* _The tasks_:
a. In the question about Postgres full text search on an array column, why does the first CREATE INDEX statement fail?
b. Continue the question about Postgres full text search on an array column from its last sentence.

* _Excerpt_:

************

Postgres full text search on array column, with index
Asked Answered
O

1

10

Using Postgres, I want to perform a full text search that includes an array column, using an index. Let's start with a hypothetical schema:

CREATE TABLE book (title TEXT, tags TEXT[]);
-- tags are lowercase a-z, dashes, and $

We want a query that searches title and tags for some text. A straightforward query with reasonable semantics, recommended by many SO answers, is:

SELECT * 
FROM book 
WHERE to_tsvector('simple', array_to_string(tags, ' ')) || to_tsvector('simple', title)
      @@ to_tsquery('simple', 'mysearchterm'); 

That works. The dashes and dollar signs in tags effectively no longer exist but that's ok for this application. However, we have millions of records and need an index:

CREATE INDEX book_fulltext_idx
    ON book using GIN 
        ((to_tsvector('simple', array_to_string(tags, ' ')) || to_tsvector('simple', title)));

Uh oh! This fails because array_to_string is not IMMUTABLE. There are SO answers that suggest wrapping array_to_string in an immutable function:

CREATE FUNCTION my_array_to_string(arr ANYARRAY, sep TEXT) 
RETURNS text LANGUAGE SQL IMMUTABLE
AS $$
    SELECT array_to_string(arr, sep);
$$;

CREATE INDEX book_fulltext_idx
    ON book using GIN 
        ((to_tsvector('simple', my_array_to_string(tags, ' ')) || to_tsvector('simple', title)));

The index create works! But it never gets used. EXPLAIN ANALYZE on the above SELECT always results in a sequential scan. Postgres is apparently too smart for this trickery.

************

* _Supplied entries_:
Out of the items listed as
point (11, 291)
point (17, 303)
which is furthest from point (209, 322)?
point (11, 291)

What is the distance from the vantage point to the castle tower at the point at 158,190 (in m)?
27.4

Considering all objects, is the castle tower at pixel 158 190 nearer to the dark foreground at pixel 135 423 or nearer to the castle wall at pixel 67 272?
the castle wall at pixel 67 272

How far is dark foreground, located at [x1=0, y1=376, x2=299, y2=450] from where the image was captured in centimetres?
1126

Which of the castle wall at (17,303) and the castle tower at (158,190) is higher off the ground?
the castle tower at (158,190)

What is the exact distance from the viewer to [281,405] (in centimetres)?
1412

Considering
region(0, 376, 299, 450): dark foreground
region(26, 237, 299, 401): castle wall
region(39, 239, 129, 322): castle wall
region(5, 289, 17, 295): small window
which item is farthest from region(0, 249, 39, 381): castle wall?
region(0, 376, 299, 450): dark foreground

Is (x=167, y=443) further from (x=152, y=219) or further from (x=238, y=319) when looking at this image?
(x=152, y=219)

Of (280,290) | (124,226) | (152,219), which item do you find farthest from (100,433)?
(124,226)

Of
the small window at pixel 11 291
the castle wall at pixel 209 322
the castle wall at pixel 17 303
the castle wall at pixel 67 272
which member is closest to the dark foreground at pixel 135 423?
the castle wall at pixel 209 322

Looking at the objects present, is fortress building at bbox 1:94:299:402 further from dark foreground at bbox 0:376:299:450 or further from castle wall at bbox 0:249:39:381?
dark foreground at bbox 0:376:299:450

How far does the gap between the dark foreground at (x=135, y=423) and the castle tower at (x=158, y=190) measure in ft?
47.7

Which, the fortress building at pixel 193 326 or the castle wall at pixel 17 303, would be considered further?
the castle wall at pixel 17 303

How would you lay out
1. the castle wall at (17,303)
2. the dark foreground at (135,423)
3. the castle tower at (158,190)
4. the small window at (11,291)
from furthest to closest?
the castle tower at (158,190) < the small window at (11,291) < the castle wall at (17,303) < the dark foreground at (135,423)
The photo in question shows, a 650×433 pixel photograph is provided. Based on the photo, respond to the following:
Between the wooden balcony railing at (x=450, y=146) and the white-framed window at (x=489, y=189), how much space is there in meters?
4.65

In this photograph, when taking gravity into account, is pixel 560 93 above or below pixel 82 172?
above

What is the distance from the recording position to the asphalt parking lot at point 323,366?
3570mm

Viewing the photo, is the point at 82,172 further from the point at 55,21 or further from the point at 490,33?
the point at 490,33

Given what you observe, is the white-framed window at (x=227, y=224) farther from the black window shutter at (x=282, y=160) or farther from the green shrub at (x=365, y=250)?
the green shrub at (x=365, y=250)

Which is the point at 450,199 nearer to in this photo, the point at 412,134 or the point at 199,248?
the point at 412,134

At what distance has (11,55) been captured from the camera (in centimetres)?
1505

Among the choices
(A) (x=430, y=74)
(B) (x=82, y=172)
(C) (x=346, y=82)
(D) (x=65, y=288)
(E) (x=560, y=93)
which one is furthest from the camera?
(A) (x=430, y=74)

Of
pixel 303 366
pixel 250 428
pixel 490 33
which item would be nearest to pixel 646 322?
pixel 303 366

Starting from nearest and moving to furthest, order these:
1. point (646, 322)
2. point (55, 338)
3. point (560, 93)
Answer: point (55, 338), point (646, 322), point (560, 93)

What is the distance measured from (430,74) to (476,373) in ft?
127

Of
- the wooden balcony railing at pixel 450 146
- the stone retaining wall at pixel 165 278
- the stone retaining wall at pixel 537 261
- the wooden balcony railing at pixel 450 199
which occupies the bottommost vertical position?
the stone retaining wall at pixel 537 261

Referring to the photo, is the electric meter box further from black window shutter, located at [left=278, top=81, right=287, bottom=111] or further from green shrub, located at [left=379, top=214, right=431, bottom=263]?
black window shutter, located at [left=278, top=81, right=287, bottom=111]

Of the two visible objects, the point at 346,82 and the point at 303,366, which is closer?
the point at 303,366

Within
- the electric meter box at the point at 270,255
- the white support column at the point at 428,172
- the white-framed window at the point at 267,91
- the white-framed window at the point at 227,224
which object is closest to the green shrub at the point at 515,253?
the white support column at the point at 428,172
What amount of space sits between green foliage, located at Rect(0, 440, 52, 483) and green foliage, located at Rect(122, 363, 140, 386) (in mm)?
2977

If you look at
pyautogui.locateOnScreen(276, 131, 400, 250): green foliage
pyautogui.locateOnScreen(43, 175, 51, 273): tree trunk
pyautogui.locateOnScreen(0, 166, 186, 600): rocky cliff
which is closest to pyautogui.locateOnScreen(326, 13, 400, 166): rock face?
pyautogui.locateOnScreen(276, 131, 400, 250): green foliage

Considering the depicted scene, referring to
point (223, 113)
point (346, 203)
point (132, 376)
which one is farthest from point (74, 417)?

************

* _Results for each task_:
a. It fails because array_to_string is not IMMUTABLE.

b.
Aggregate  (cost=4348818.79..4348818.80 rows=1 width=8) (actual time=107489.124..107489.125 rows=1 loops=1)
  ->  Seq Scan on book  (cost=0.00..4348543.45 rows=110135 width=0) (actual time=50.689..107477.408 rows=24641 loops=1)
        Filter: ((to_tsvector('simple'::regconfig, my_array_to_string(tags, ' '::text)) || to_tsvector('simple'::regconfig, title)) @@ '''mysearchterm'''::tsquery)"
        Rows Removed by Filter: 5354819
Planning Time: 0.144 ms
Execution Time: 107489.157 ms

I'm stumped. Is there some way of improving this?


New strategy: Use array_to_tsvector.

CREATE INDEX book_fulltext_idx
    ON book using GIN 
        ((array_to_tsvector(tags) || to_tsvector('simple', title)));

SELECT * 
FROM book 
WHERE array_to_tsvector(tags) || to_tsvector('simple', title)
      @@ to_tsquery('simple', 'mysearchterm'); 

This works! The index is used! It's fast!

Bitmap Heap Scan on book  (cost=2005.04..76150.11 rows=26973 width=147) (actual time=5.281..425.128 rows=946 loops=1)
  Recheck Cond: ((array_to_tsvector(tags) || to_tsvector('simple'::regconfig, title)) @@ '''apple'''::tsquery)"
  Heap Blocks: exact=790
  ->  Bitmap Index Scan on book_fulltext_idx  (cost=0.00..1998.30 rows=26973 width=0) (actual time=4.468..4.468 rows=957 loops=1)
        Index Cond: ((array_to_tsvector(tags) || to_tsvector('simple'::regconfig, title)) @@ '''mysearchterm'''::tsquery)"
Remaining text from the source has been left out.